Thursday, January 21, 2010


He loved Iris
When Iris died
He wrote her a letter.
C.D. Wright

Iris appeared one night in August when there was heat-lightning along the horizon. The day had been so hot that the barn had begun releasing hundred year old scent. I'd spent the day processing firewood, a dissociative work of reason against nature. I didn't know that I was grieving, didn't know that grief can come without sadness. My grief was a cessation of my body's limits, felt free, felt like swimming underwater without needing breath. That summer I cut, hauled, split, and stacked sixteen cords of wood.

Sitting on the porch after dark, I thought that the house had always been lonely- not for people, but for the years that had filled it, aged it, and left it emptier. As a child, I'd wanted to step into the walls of smooth, undulating plaster, glide along the sloping floors into a time that seemed just out of reach. I would have said then that I wanted to travel back in time. Now I can say that I wanted to live the life of the house.

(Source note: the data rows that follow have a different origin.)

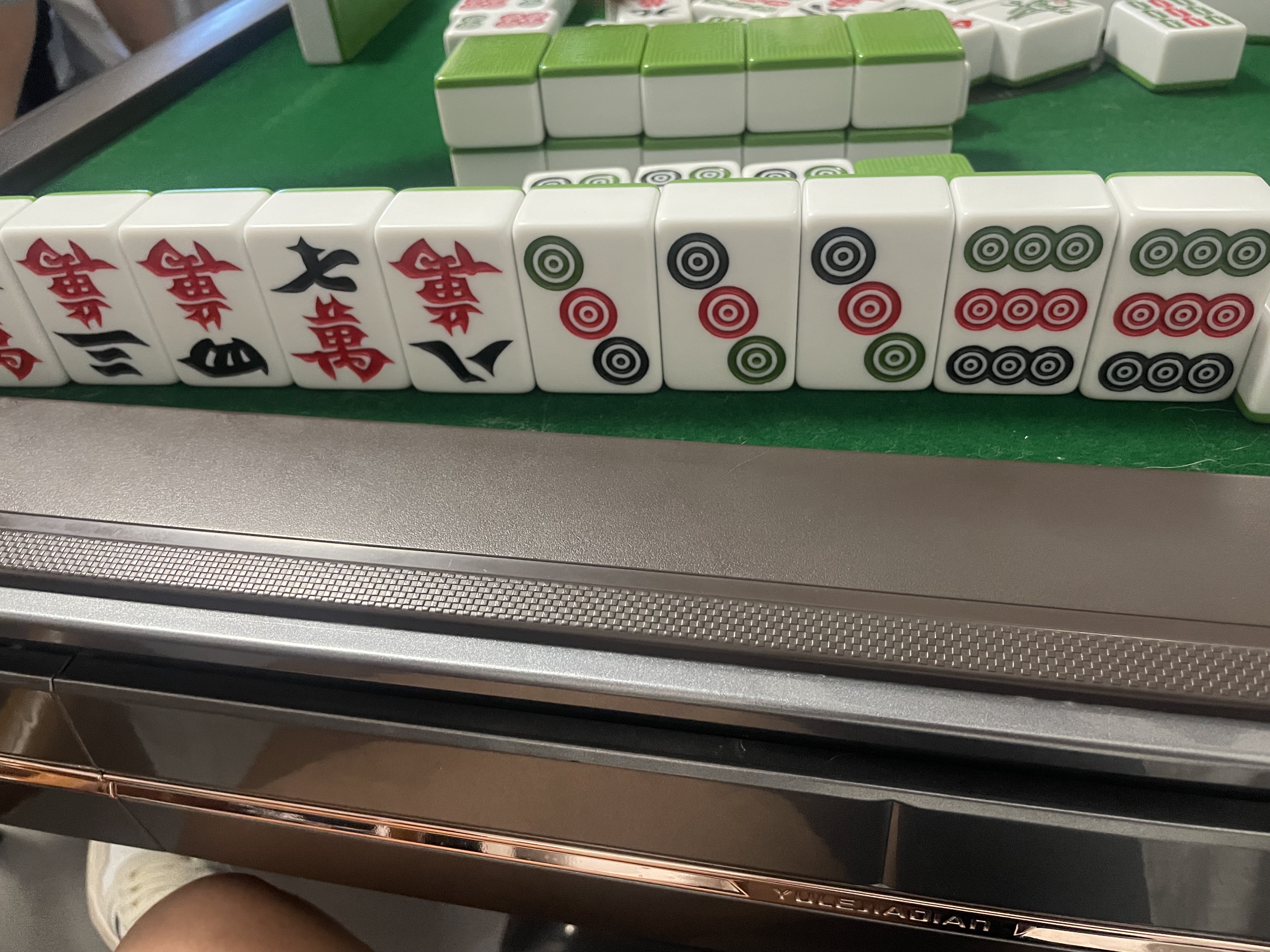 图片附件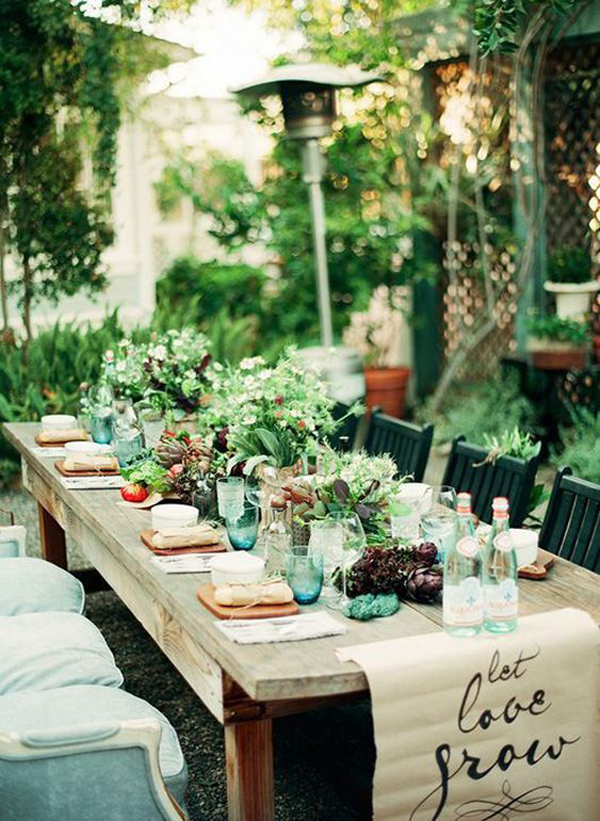 rustic-outdoor-table-setting-ideas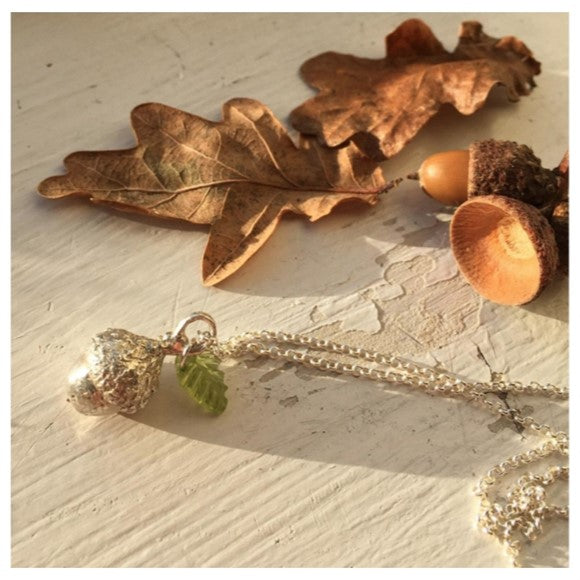 the-little-acorn-silver-by-andrea-mears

After my parents died, I felt a special kinship with the house, felt acutely the longing to be known as we can only be by those who have made us. I have lived in this house for most of my life, but there is so much yet that I don't see, because I don't know enough to see it. I am overwhelmed by losses I cannot quantify.

When Iris came, I was used to being alone with the company of a swinging door and a humming light. Iris startled me with movement and intimacy. And then she was gone.